== LISTED ENTRIES ==
[Start of section]

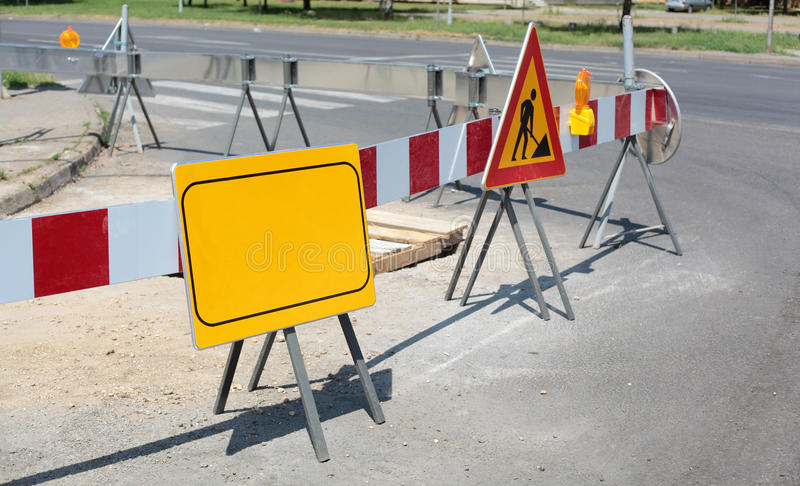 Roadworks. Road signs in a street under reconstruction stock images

[End of section]
[Start of section]

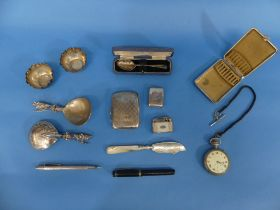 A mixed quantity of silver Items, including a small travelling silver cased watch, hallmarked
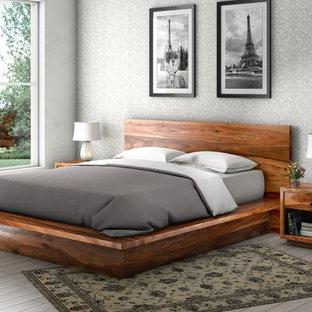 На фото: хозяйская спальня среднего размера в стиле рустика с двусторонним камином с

[End of section]

== REQUIREMENT ==
A clean copy is needed of the lines in the listing above from the one with "A mixed quantity" through the one with "На фото: хозяйская", exact in every word and free of pictures.

== YOUR RESPONSE ==
 A mixed quantity of silver Items, including a small travelling silver cased watch, hallmarked
 На фото: хозяйская спальня среднего размера в стиле рустика с двусторонним камином с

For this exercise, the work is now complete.